### CONSEGNA DELL'ESERCIZIO
Trascriva senza alcuna modifica il passo del testo su Clementi e la pittura riportato più sotto: cominci dalle parole che contengono «La natura grafico-visuale» e si fermi dopo «pittura e musica.».

La natura grafico-visuale del processo compositivo adottato nei Tre studi, concepiti «usando la carta millimetrata e non il pentagramma», l’accoglimento della geometrica rarefazione sonora della musica di Webern e gli stimoli offerti dai Ferienkurse di Darmstadt entrarono in convergenza con il crescente interesse di Clementi per la pittura contemporanea. Esso era iniziato nella seconda metà degli anni Quaranta, al tempo degli studi universitari, proseguì con la scoperta di Paul Klee (alla Biennale di Venezia, 1948) e si fissò con i contatti e l’amicizia (a Roma, anni Cinquanta) con Piero Dorazio, Gastone Novelli, Achille Perilli, Ugo Sterpini, artisti del gruppo d’avanguardia Forma 1. Anche la consuetudine coltivata dal suo maestro, Petrassi, che amava collezionare opere d’arte, contribuì ad alimentare la ricerca e la riflessione sui rapporti tra pittura e musica.
La qualità grafico-visuale dello strutturalismo su base musicale cromatica scoperto da Clementi emerse poi nelle «accelerazioni o decelerazioni misurate» di Composizione n. 1 per pianoforte (1957), nel continuum delle «immagini sonore» di Ideogrammi n. 1 per 16 strumenti (1959) e Ideogrammi n. 2 per flauto e 17 strumenti (1959), nel ‘montaggio’ della composizione elettronica Collage 2 (1960). In quest’ultima affiorano inoltre processi creativi casuali che rivelano la recezione, in Clementi, del dibattito sull’alea apertosi nel 1957-58 ai Ferienkurse di Darmstadt. In questa fase cruciale per l’individuazione della propria poetica, il modello e l’apporto della pittura furono decisivi. «Dalla pittura di Perilli all’Informale di Tàpies, Burri e Fautrier fu per me tutto un seguito di ricerche sui problemi di affinità lessicali tra musica e pittura» (Clementi, 1977).
Nello stesso periodo il compositore affrontò, in stretta relazione con la visualità pittorica delle opere strumentali, la dimensione teatrale con Collage (1961), azione musicale in un atto su soggetto e materiale visivo di Achille Perilli. «Lo spunto della trama», scrisse Perilli, con il quale il musicista collaborò, «deriva da una vecchia tradizione alchemica: dalla prima materia distrutta, dal caos, sorge una nuova immagine della natura e all’interno di questa nasce l’omuncolo, origine e inizio dell’uomo. A questa interpretazione della creazione io ho aggiunto una ulteriore possibilità di racconto seguendo l’uomo nel suo contatto con la realtà, con il movimento, con il suono, con la società che lo circonda, e che alla fine lo annienta, riportandolo a se stesso, alla sua memoria: una memoria fatta di oggetti, immagini, strani incubi. Questo scheletro di vicenda si realizza mediante sculture mobili, sagome in movimento, film, proiezioni di lanterna magica, giochi di luci, scene dipinte e costruite. Tutto questo insieme di oggetti e di effetti e di movimenti richiede allo spettatore una partecipazione più attiva e più intensa» (Perilli, 1961, p. 42).

### INFORMAZIONI FORNITE
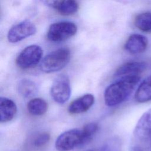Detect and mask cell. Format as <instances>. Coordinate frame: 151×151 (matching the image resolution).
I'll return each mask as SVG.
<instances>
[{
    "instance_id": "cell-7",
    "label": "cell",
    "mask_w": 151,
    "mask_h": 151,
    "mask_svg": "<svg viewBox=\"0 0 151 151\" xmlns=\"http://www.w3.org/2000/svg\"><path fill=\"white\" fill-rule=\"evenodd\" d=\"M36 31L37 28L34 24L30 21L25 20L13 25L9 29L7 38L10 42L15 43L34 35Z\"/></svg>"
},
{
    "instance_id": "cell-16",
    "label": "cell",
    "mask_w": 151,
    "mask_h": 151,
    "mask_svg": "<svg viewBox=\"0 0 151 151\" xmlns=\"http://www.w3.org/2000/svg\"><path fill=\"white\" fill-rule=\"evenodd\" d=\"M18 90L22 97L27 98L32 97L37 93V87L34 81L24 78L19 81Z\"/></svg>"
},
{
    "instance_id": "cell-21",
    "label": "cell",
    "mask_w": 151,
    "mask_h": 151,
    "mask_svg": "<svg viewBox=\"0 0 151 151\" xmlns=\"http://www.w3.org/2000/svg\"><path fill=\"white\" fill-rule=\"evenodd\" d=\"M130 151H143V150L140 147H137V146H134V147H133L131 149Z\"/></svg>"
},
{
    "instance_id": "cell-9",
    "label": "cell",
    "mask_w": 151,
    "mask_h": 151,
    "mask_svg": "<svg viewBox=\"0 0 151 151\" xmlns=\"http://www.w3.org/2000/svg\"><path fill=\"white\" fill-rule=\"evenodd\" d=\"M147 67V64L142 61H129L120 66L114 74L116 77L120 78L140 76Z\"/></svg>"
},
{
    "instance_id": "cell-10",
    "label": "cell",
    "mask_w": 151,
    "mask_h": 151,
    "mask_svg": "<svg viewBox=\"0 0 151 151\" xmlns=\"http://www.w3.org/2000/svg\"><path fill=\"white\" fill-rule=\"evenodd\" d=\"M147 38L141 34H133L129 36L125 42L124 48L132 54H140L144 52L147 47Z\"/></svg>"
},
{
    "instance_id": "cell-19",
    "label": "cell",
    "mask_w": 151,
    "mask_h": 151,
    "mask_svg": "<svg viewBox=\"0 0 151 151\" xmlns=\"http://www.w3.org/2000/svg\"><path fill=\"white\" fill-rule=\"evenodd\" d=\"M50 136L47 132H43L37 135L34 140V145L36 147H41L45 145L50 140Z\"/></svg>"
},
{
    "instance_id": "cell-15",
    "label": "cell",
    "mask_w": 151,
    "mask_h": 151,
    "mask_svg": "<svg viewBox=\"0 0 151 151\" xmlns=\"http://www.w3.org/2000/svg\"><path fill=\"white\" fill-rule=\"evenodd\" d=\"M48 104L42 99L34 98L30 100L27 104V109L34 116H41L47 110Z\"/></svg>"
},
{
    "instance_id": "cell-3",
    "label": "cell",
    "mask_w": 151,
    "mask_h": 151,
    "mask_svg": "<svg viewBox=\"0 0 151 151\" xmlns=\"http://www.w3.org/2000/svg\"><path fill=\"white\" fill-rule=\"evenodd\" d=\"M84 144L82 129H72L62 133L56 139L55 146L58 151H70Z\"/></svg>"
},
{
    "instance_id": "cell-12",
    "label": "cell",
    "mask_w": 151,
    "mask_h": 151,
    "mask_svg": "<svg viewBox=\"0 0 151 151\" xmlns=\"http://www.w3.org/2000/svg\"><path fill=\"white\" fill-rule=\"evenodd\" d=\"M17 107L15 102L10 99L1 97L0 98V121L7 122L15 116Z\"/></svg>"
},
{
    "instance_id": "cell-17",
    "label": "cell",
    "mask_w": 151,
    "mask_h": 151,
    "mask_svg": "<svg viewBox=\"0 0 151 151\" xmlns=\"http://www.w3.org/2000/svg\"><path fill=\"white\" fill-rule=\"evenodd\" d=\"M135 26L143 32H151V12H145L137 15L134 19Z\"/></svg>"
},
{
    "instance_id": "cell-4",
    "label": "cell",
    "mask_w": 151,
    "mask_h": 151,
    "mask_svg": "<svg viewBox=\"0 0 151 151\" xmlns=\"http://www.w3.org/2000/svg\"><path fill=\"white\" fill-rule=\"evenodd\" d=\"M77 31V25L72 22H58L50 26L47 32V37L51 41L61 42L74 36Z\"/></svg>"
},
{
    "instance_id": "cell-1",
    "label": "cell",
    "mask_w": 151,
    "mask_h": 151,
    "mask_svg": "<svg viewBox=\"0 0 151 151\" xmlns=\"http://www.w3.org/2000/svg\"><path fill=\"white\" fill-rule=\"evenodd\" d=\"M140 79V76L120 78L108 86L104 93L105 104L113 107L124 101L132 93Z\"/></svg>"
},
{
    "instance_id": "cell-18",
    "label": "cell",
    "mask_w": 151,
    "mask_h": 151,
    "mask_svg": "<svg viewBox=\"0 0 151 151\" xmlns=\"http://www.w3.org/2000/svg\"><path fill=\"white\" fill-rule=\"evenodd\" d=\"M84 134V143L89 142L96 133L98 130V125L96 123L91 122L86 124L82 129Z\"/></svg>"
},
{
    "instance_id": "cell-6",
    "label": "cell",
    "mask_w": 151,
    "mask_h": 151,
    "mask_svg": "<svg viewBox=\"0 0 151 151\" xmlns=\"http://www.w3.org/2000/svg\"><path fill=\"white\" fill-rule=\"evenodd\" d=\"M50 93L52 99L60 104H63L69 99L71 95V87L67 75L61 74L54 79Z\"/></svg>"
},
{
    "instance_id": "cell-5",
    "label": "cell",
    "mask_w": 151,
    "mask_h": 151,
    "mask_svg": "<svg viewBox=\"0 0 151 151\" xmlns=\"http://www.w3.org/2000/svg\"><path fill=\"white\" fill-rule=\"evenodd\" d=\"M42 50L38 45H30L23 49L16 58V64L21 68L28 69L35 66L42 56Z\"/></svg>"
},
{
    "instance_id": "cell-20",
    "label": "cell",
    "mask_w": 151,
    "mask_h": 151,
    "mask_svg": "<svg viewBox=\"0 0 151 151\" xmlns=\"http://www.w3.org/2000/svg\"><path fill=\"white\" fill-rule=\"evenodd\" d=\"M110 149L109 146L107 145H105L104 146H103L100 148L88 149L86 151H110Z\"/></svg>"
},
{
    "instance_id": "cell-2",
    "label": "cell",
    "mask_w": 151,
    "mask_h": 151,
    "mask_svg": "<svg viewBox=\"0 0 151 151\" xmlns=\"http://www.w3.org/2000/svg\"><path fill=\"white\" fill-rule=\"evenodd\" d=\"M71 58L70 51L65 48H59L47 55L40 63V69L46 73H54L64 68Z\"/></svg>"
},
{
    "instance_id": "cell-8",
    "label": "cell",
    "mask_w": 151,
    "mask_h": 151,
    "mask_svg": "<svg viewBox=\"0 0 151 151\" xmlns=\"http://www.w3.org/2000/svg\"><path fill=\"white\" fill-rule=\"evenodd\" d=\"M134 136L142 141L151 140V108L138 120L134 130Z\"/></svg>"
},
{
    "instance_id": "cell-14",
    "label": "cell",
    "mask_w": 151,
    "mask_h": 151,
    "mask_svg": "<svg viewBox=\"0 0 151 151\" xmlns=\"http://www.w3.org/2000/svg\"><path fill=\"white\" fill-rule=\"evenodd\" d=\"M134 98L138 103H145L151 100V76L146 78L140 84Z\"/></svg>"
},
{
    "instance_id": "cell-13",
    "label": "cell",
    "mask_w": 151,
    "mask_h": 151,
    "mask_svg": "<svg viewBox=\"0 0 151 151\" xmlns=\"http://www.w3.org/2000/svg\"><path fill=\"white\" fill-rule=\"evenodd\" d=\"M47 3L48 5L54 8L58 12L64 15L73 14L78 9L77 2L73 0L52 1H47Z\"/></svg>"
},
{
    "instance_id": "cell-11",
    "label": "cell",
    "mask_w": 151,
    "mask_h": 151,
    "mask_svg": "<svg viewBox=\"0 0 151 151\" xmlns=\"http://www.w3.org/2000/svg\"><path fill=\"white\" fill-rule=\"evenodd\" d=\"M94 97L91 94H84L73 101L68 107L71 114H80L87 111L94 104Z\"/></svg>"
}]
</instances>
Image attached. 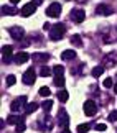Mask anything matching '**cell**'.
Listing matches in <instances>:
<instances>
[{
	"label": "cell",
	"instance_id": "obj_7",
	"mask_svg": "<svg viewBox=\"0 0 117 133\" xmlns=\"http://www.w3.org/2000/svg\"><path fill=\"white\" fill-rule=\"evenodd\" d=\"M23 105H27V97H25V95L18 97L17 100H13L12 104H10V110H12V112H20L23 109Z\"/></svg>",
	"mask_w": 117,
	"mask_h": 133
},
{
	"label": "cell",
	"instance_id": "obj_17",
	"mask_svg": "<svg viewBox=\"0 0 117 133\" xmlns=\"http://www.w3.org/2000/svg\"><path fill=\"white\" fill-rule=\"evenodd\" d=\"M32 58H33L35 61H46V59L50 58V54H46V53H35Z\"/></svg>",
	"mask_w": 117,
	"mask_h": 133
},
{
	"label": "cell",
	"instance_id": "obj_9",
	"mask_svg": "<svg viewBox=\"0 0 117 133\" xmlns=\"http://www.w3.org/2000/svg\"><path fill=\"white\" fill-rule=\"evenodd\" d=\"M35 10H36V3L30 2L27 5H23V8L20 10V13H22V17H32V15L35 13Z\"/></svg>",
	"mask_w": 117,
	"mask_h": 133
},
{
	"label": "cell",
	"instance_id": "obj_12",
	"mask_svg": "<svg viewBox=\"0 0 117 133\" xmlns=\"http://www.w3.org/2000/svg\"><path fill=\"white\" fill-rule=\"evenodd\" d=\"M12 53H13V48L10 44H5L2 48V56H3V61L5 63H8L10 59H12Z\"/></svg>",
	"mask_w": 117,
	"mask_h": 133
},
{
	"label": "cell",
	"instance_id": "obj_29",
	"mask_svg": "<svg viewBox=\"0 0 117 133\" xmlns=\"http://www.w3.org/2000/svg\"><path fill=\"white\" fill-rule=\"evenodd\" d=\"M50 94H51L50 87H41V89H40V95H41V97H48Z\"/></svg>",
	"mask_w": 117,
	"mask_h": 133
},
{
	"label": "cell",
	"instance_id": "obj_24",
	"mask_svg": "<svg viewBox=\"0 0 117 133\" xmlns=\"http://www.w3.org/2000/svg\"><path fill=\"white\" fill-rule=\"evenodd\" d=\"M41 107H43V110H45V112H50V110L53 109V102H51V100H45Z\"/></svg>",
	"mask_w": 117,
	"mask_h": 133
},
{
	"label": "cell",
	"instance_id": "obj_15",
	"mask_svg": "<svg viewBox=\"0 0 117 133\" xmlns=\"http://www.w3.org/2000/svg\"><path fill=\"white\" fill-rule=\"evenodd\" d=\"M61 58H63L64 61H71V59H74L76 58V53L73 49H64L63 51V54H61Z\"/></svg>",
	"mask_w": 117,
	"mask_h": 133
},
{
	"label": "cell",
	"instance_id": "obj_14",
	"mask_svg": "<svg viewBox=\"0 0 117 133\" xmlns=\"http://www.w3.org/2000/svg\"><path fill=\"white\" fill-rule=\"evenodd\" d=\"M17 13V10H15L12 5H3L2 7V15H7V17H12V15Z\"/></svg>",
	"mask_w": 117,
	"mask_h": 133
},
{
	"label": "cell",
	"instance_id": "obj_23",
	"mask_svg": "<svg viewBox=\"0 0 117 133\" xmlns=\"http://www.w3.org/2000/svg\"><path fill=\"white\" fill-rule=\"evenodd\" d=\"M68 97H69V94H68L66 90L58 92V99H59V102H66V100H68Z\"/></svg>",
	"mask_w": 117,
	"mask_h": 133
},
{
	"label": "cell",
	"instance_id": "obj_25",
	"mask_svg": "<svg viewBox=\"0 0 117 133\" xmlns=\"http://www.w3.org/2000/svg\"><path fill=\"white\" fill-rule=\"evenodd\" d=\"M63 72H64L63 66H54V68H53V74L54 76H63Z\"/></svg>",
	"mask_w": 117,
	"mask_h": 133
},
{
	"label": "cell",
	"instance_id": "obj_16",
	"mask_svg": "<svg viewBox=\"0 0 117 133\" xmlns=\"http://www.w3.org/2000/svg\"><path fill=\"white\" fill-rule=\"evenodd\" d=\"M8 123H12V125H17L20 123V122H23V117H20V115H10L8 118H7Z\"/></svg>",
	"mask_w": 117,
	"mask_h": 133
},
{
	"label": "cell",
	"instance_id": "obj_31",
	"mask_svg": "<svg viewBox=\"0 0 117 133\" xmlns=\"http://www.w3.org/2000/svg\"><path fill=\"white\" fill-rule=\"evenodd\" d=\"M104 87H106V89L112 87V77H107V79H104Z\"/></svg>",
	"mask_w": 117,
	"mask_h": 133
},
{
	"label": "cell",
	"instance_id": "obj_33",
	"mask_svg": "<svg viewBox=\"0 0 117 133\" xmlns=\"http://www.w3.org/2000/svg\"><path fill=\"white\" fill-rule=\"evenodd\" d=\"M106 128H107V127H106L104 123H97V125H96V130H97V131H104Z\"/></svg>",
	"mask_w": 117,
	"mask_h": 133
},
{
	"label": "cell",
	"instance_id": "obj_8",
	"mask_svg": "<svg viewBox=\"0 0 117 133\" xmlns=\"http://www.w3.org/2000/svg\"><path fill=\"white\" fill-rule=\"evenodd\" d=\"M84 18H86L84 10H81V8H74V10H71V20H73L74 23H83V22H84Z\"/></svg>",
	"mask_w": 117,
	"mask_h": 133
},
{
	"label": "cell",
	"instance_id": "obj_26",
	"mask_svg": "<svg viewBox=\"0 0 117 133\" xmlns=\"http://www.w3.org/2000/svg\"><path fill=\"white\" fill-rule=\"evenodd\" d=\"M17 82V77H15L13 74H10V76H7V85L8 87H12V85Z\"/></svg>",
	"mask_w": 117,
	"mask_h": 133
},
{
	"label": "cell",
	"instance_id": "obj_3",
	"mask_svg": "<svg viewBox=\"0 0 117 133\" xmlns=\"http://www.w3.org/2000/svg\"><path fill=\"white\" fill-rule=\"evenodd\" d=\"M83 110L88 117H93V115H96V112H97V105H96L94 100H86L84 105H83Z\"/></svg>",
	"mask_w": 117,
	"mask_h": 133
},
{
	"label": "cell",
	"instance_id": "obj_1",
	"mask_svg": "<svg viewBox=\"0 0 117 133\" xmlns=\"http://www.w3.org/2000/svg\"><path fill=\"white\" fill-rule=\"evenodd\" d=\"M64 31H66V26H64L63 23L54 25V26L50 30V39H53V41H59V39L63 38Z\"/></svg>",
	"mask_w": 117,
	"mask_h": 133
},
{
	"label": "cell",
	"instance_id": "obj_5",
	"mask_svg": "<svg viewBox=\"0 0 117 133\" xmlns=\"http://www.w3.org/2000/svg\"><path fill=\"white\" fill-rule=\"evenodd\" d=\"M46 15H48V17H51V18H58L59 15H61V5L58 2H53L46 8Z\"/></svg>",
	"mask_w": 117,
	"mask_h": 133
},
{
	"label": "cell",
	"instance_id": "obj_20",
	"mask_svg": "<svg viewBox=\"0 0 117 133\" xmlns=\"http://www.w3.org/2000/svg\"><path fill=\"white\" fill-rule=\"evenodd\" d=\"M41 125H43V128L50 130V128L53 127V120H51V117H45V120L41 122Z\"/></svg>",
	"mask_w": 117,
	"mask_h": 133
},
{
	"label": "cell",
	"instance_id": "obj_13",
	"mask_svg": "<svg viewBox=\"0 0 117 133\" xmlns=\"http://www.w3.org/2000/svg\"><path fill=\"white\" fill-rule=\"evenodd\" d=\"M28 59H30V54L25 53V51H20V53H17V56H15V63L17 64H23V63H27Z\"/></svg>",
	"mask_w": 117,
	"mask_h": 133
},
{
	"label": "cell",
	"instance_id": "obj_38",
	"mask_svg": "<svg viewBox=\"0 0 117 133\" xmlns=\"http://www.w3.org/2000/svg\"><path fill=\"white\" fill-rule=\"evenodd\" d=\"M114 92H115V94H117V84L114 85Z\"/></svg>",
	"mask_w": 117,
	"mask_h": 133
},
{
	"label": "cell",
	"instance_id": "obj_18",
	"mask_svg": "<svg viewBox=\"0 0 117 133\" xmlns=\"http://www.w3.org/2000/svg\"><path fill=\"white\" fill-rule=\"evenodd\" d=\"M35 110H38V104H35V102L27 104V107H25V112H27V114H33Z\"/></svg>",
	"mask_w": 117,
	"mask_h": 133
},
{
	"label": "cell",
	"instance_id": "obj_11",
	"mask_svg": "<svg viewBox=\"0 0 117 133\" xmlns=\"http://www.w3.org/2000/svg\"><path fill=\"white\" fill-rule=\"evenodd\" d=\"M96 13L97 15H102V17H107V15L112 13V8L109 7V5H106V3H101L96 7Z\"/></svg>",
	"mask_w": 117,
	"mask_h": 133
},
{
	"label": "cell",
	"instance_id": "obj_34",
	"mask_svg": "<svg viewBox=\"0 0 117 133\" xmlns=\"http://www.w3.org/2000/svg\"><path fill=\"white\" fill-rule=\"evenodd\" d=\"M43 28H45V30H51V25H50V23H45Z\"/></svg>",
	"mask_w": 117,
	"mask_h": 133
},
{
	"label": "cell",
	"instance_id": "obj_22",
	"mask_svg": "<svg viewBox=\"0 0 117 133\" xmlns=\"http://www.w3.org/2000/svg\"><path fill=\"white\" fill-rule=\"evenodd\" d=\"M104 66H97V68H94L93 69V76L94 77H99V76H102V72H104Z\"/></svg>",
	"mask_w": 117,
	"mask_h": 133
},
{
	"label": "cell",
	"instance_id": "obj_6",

### RISPOSTA ATTESA
La natura grafico-visuale del processo compositivo adottato nei Tre studi, concepiti «usando la carta millimetrata e non il pentagramma», l’accoglimento della geometrica rarefazione sonora della musica di Webern e gli stimoli offerti dai Ferienkurse di Darmstadt entrarono in convergenza con il crescente interesse di Clementi per la pittura contemporanea. Esso era iniziato nella seconda metà degli anni Quaranta, al tempo degli studi universitari, proseguì con la scoperta di Paul Klee (alla Biennale di Venezia, 1948) e si fissò con i contatti e l’amicizia (a Roma, anni Cinquanta) con Piero Dorazio, Gastone Novelli, Achille Perilli, Ugo Sterpini, artisti del gruppo d’avanguardia Forma 1. Anche la consuetudine coltivata dal suo maestro, Petrassi, che amava collezionare opere d’arte, contribuì ad alimentare la ricerca e la riflessione sui rapporti tra pittura e musica.